_Questions to answer_
(a) In the court ruling on adding an association as a party, which application is rejected?
(b) Carry on the court ruling on adding an association as a party, beginning after its final sentence.

1. Kathiawar Industries Limited v. Custodian General of Evacuee Property, Govt. of India reported in AIR 1967 Punjab 337.

Thus, Mr. Mitra refers that a company cannot espouse the case of the shareholders and that a company being different from its shareholders, it has no locus standi to bring a petition in that behalf.

2. Electronics Corporation of India Ltd. and ors. vs. Secretary, Revenue Department, Govt. of Andhra Pradesh & ors. reported in (1999) 4 SCC 458 particularly paragraph no.5.

Mr. Mitra thus submits that even if a company has a single shareholder, in the eye of law, a company registered under Companies Act has a distinct legal entity and it is altogether a separate one from its shareholder, and

3. New Redbank Tea Co. Pvt. Ltd. v. Kumkum Mittal and ors. reported in (1994) 1 SCC 402, particularly paragraph no.11.

6. Thus he submits that a person may be added as a party if he has a direct interest in the subject matter of the litigation.

7. The above three decisions are very much relevant with regard to the matter in dispute in this revisional application. For the reasons stated above and the ration of the above three decisions, I am of the view that the association cannot be added as party to this revisional application. So, the application is totally misconceived. Therefore, the CAN application being no.6011 of 2009 is hereby rejected.

_Source material_
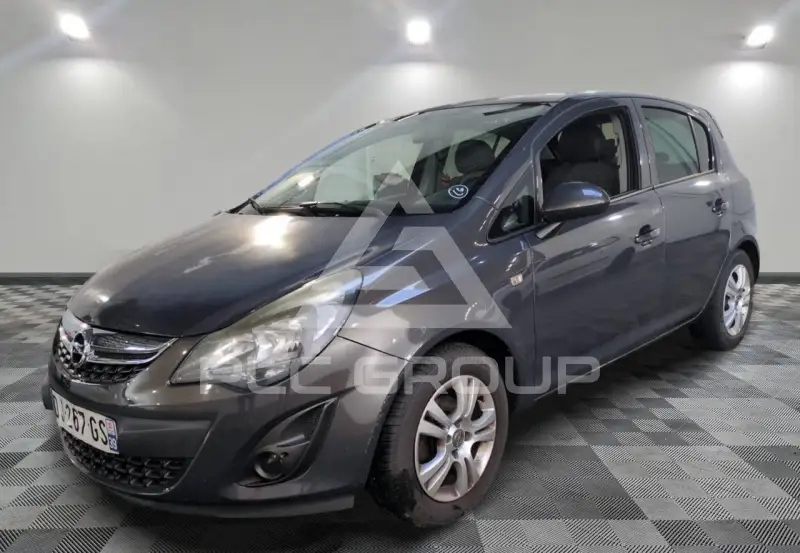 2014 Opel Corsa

--

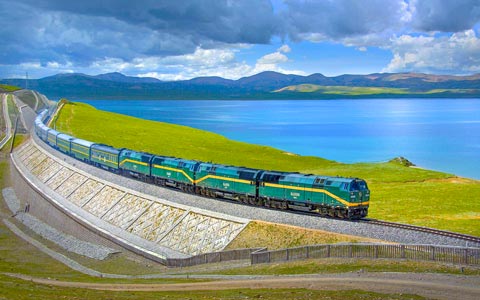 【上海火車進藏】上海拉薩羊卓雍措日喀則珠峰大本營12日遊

_Task answers_
(a) CAN application no. 6011 of 2009.

(b)
8. Since the lis between the original plaintiffs and the developer arose out of private contract between them and all the rights, interests and contentions between the parties shall be determined according to the deeds of agreement between them and subsequent the deed of sale, I am of the view that the learned Trial Judge has failed to exercise the jurisdiction vested in her. The applications for addition of parties should have been dismissed; otherwise there would not be any end of the litigation. The 900 owners of the flat may be inspired for being added as parties in the suit if the steps adopted by the learned Trial Judge are supported.

9. In view of what has been observed above, I am of the view that this revisional application succeeds. It is allowed. The four petitions for addition of parties, as filed in the Title Suit No.99 of 2006 stand dismissed.

10. Since the suit is old one, the learned Trial Judge is directed to disposed of the suit within six months from the date of communication of this order.

11. Considering the circumstances, there will be no order as to costs.

12. The CAN Application being no.6011 of 2009 stand rejected by this order.

13. The other CAN Application being No.5833 of 2009 praying for vacating the interim order has now become infructuous and so, it is dismissed.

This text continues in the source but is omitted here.